Text excerpt |
○ ○ ○
= Kevin M. Short =

American mathematician and entrepreneur (born 1963)

Kevin M. Short (born June 23, 1963) is an American mathematician and entrepreneur. He is a professor of Applied Mathematics at the University of New Hampshire. He is also co-founder and Chief Technology Officer (CTO) at Setem Technologies, in Newbury, Massachusetts. Since 1994, when he began at UNH, Short's academic research and work has continually focused on tying together nonlinear chaos theory and signal processing so that nonlinearity can play a major role in the future of technology development.

==Education==
Short grew up and attended high school in Suffern, New York. He completed his undergraduate work at the University of Rochester in 1985, receiving both a B.S. in Physics and a B.A. in geology. He then attended the Imperial College of London on a Marshall Scholarship, where he earned his PhD in Theoretical Physics. In 1994, Short joined the University of New Hampshire's Department of Mathematics as an assistant professor. At UNH, Short presently holds the position of University Professor.
○ ○ ○
Collected material |
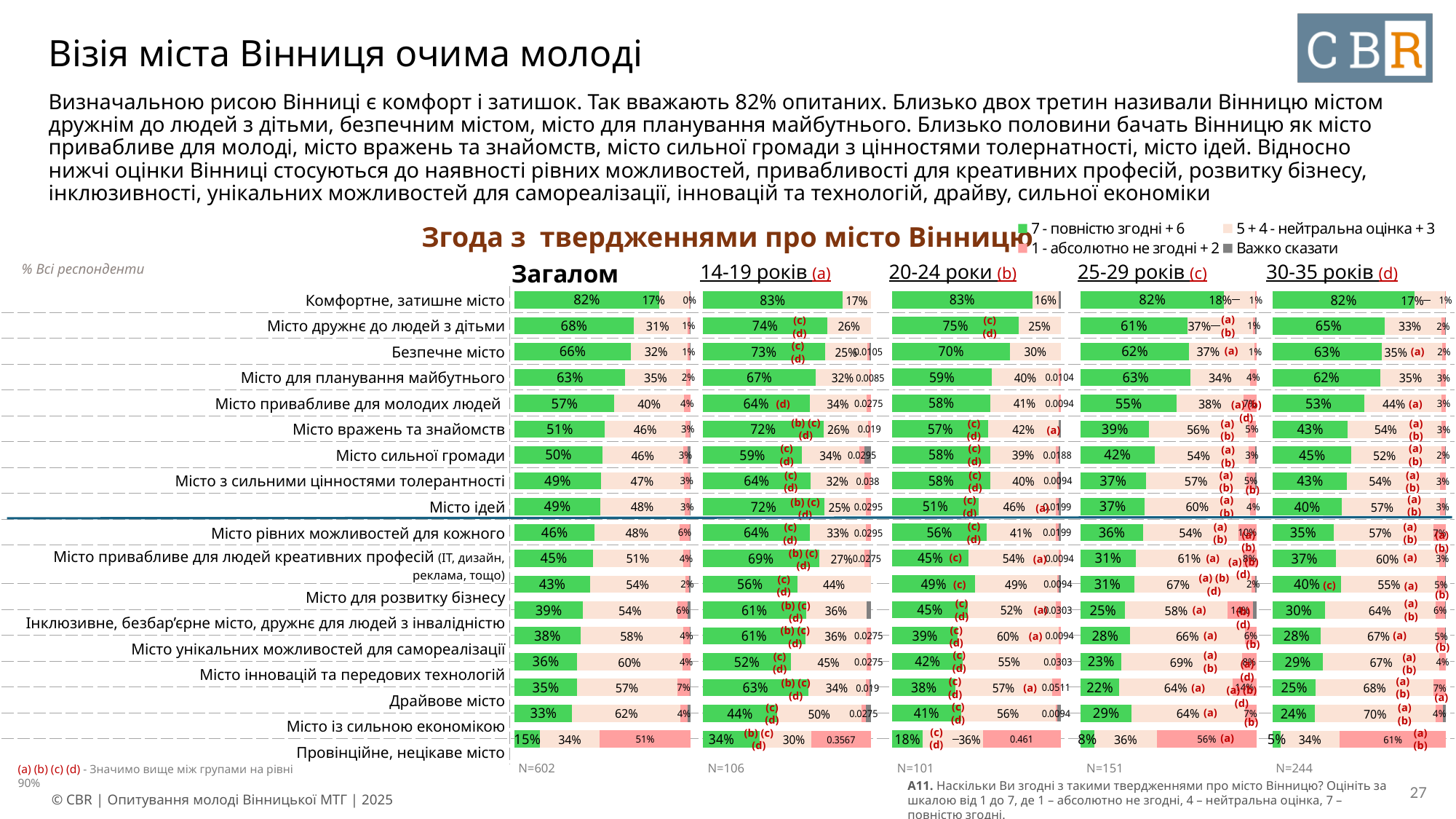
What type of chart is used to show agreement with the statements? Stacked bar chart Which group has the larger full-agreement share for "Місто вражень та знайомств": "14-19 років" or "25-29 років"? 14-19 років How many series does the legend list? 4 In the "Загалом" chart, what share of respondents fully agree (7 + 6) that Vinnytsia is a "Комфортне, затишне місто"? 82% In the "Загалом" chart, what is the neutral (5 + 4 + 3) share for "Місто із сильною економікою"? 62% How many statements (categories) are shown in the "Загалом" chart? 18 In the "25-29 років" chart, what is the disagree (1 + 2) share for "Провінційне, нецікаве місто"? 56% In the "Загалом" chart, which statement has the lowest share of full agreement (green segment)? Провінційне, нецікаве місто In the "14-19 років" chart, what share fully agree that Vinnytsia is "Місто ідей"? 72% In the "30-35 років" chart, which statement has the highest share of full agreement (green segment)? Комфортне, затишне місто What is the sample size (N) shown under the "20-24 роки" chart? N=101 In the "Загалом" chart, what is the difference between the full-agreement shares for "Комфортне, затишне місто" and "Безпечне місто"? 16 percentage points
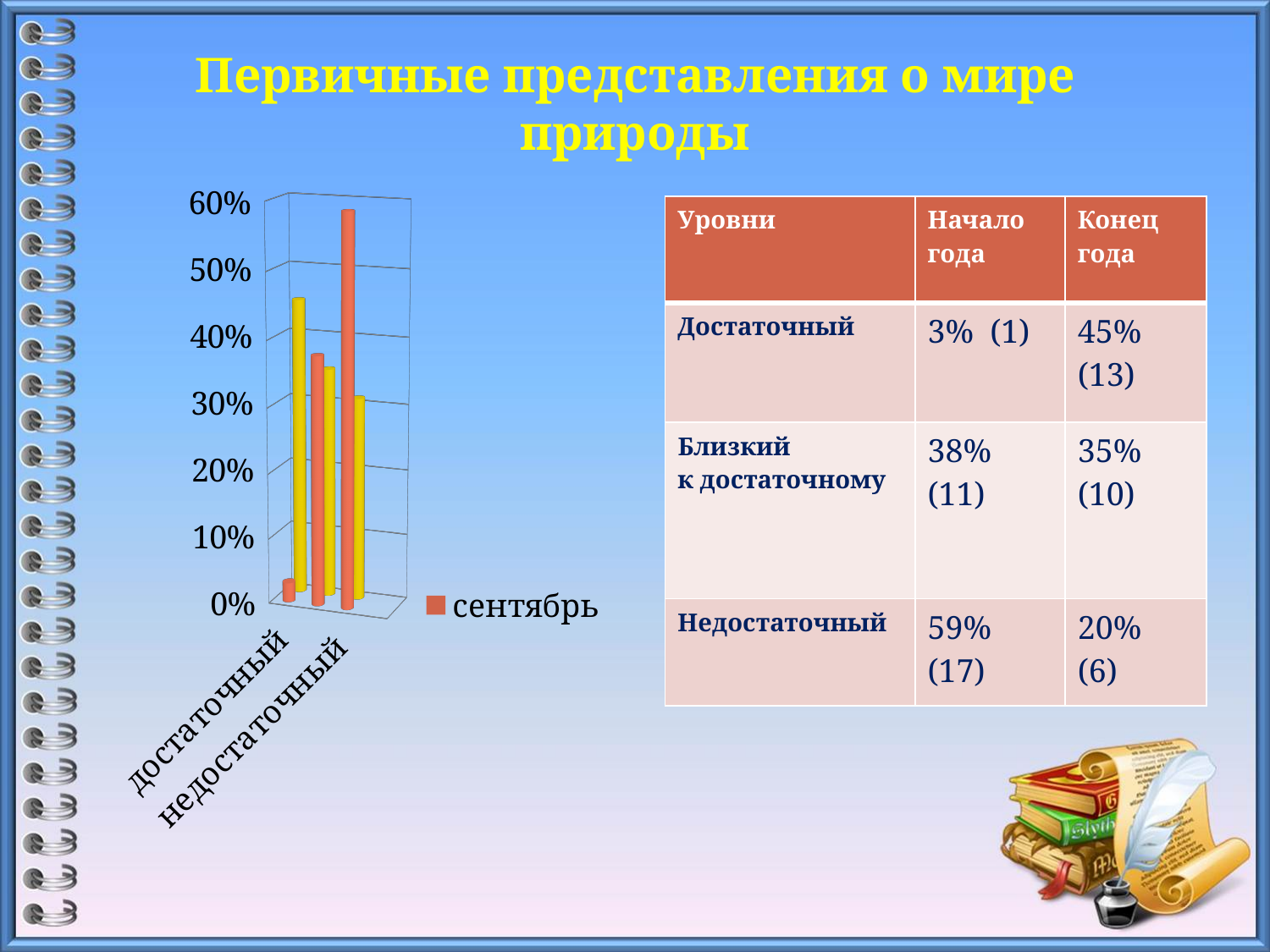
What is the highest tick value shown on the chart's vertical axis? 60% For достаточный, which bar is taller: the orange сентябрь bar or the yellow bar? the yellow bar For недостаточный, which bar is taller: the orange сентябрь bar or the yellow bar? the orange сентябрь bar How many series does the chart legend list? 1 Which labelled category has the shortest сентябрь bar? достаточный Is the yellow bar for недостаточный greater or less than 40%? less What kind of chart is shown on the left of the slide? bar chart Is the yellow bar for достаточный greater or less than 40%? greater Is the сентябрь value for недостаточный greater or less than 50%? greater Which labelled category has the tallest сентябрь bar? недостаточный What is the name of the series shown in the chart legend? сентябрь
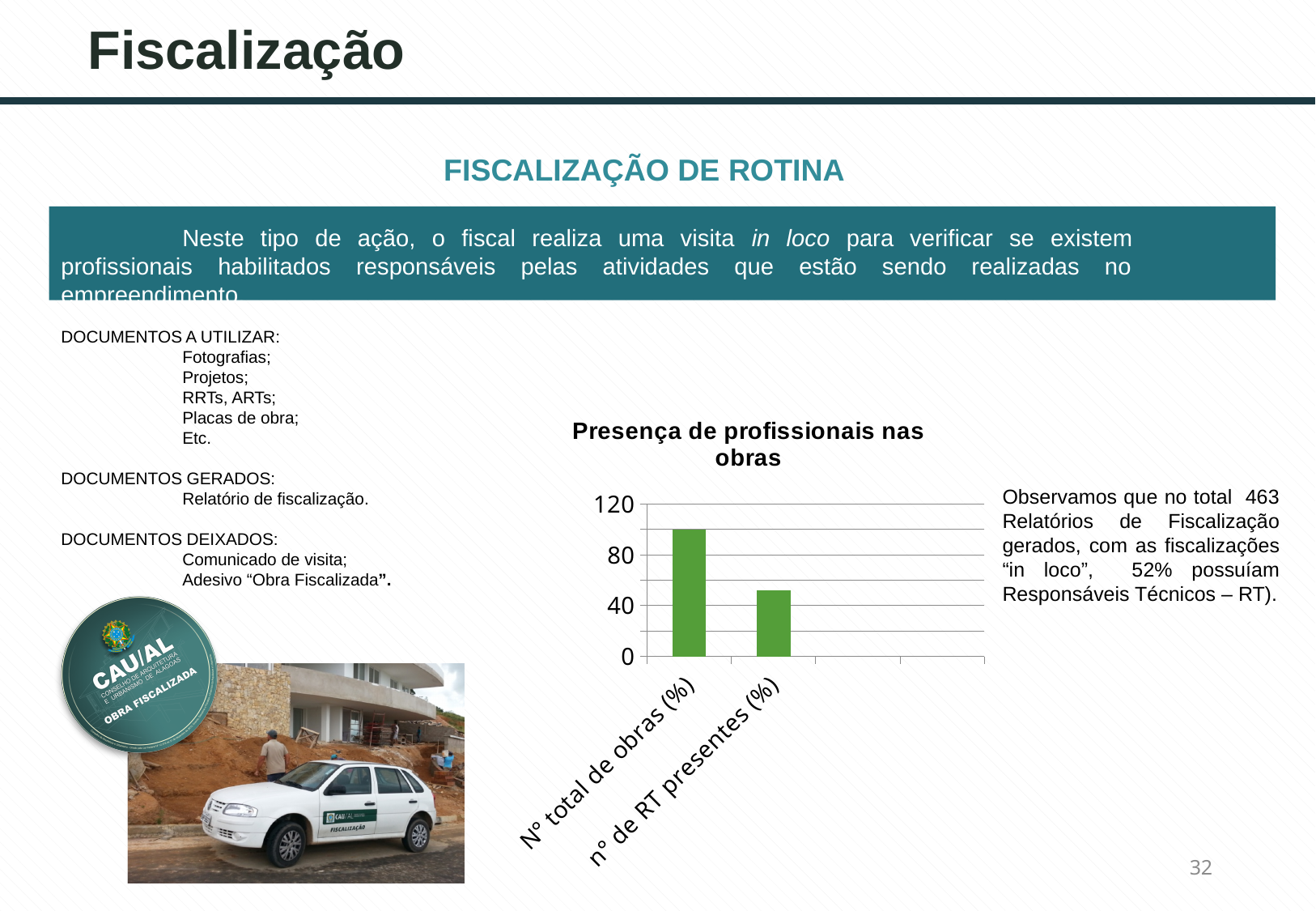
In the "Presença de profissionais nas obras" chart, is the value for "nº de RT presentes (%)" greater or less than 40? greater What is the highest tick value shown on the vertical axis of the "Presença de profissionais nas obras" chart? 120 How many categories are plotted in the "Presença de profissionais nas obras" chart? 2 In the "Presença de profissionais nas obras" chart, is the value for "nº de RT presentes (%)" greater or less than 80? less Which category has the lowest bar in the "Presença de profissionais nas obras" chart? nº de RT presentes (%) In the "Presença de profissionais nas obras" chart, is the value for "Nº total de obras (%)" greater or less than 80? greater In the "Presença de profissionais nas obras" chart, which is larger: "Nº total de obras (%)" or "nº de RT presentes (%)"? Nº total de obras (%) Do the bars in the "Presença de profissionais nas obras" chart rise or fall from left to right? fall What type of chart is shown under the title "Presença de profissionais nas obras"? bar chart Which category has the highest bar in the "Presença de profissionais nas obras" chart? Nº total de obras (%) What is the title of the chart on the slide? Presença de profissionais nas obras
○ ○ ○
Problems to solve |
1 > According to the Kevin M. Short profile, which scholarship did Short hold while studying at the Imperial College of London?
2 > List every academic degree that the Kevin M. Short profile says Short earned.

Solutions for each task |
1 > A Marshall Scholarship.

2 >
- B.S. in Physics (University of Rochester)
- B.A. in geology (University of Rochester)
- PhD in Theoretical Physics (Imperial College of London)